How to decide whether Lebesgue integral or Riemann integral?

Question

Very often I feel very uncomfortable in dealing with integrals, since I am wondering whether the given integral is meant as a (improper) Riemann integral or Lebesgue integral?

For instance, the Gamma function is often defined by the Euler integral

$$\Gamma(z)=\int\limits_{0}^{\infty} t^{z-1}e^{-t}dt $$

but it is not stated whether one should consider the integral as a Lebesgue integral or Riemann integral. It feels more comfortable to deal with Lebesgue integration, since one can use then Lebesgue theorem etc. Is there a rule of thumb how to decide if it is Riemann or Lebesgue integral?

Best wishes

Answer 1

Whichever one exists. When both Riemann and Lebesgue integrals exist, they give the same value so it doesn't matter.

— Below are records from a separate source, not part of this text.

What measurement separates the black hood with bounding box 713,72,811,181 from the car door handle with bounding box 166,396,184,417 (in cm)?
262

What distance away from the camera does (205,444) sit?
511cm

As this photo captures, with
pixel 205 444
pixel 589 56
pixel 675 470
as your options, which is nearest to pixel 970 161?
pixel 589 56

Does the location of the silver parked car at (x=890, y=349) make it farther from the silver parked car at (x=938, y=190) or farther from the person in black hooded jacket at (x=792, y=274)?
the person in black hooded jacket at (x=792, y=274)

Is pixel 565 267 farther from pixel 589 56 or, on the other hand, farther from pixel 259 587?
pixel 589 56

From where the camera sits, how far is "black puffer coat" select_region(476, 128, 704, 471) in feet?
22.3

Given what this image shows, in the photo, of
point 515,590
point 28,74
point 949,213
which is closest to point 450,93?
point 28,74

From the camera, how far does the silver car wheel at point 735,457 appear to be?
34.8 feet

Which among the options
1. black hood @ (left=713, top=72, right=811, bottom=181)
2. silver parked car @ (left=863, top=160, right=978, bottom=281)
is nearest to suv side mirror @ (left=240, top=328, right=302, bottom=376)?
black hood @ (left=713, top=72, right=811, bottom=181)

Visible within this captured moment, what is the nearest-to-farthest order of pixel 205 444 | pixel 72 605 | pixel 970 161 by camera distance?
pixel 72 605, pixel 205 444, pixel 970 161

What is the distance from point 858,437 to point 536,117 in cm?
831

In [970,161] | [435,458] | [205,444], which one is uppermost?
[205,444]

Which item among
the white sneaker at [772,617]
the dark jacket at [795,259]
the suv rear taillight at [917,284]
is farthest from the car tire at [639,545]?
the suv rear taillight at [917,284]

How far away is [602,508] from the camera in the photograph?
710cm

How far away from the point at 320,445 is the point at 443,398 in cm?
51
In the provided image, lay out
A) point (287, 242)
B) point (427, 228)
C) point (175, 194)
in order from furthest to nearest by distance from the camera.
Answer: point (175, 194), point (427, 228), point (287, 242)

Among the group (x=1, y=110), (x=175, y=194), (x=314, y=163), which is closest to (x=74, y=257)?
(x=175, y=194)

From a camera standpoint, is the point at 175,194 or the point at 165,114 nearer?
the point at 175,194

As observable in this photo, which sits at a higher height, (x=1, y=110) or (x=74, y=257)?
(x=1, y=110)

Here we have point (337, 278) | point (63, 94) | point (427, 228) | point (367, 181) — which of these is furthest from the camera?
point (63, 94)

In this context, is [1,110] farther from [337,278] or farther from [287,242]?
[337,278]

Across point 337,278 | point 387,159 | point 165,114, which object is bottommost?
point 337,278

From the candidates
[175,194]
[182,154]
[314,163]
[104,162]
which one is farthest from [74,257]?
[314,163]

What you're asking is akin to "when someone write $-5$ should I interpret this as the real number $-5$ or the complex number $-5+0i$?". It's really the same thing, unless you have a specific reason to use one number over the other. For example if you want to say $0>-5$ then you're discussing real numbers. If you want to say $\sqrt{-5}$ then you're discussing complex numbers. Riemann/Lebesgue integration is the same way. Want to use the fundamental theorem of calculus? Then use Riemann integration. Want to use Lebesgue's dominated convergence? Then use Lebesgue.

Answer 2

If it's understood the Lebesgue integral is being taken with respect to the Lebesgue measure, then if the Riemann integral is defined for a function (which is exactly when the set of points on which the function is discontinuous has Lebesgue measure $0$), it will agree with the Lebesgue integral wrt Lebesgue measure. So unless a particular measure is alluded to, you should use whichever integral you please when the Riemann exists (you could theoretically come up with a function where the Lebesgue is easier to calculate, though I couldn't name one off the top of my head), while noting that a "nice" function will typically have a Riemann integral; and use Lebesgue wrt Lebesgue measure when it exists. Note that when an author wants you to think Lebesgue, she may likely make explicit that integration is occurring over a set, e.g. $\int_{[a, b]}$ instead of $\int_{a}^{b}$.

When an author wants you to Lebesgue-integrate with respect to a measure that is not Lebesgue measure (often denoted λ), they will typically note the measure they want in the differential. The most common notation is $\int_{E} f \mathrm{d} \mu$, where $\mu$ is our measure, but you may also see $\int_{E} f(x) \mathrm{d} \mu$ or $\int_{E} f(x) \mathrm{d} \mu (x)$, depending on the author. In these cases though, it should be evident what measure you're (Lebesgue-)integrating wrt.

Answer 3

One interesting fact which I have come across in formalization of mathematics: As has been mentioned, the Riemann and Lebesgue integrals coincide when they are both defined, and the Lebesgue integral has a number of nice properties not shared by the Riemann integral (see this nice article on the difference: "Should we fly in the Lebesgue-designed airplane?"). However, most of the basic properties of Lebesgue measure and integration rely on the axiom of countable choice (to prove that the countable union of measurable sets is measurable), while the Riemann integral relies only on basic order properties of the real numbers, so for reverse mathematics it is preferable to avoid Lebesgue integration when possible.

In many cases, the Riemann integral applies, or alternatively one can use derivatives instead (that is, just posit the antiderivative if it can be given in a closed form, and show that it has the right derivative). This doesn't work for the Gamma function, though, or other special functions for which the integral itself is the definition. But the Gamma function is continuous (even analytic), so you can also use Riemann integrals or termwise power series integration to show that a function with the right derivative exists.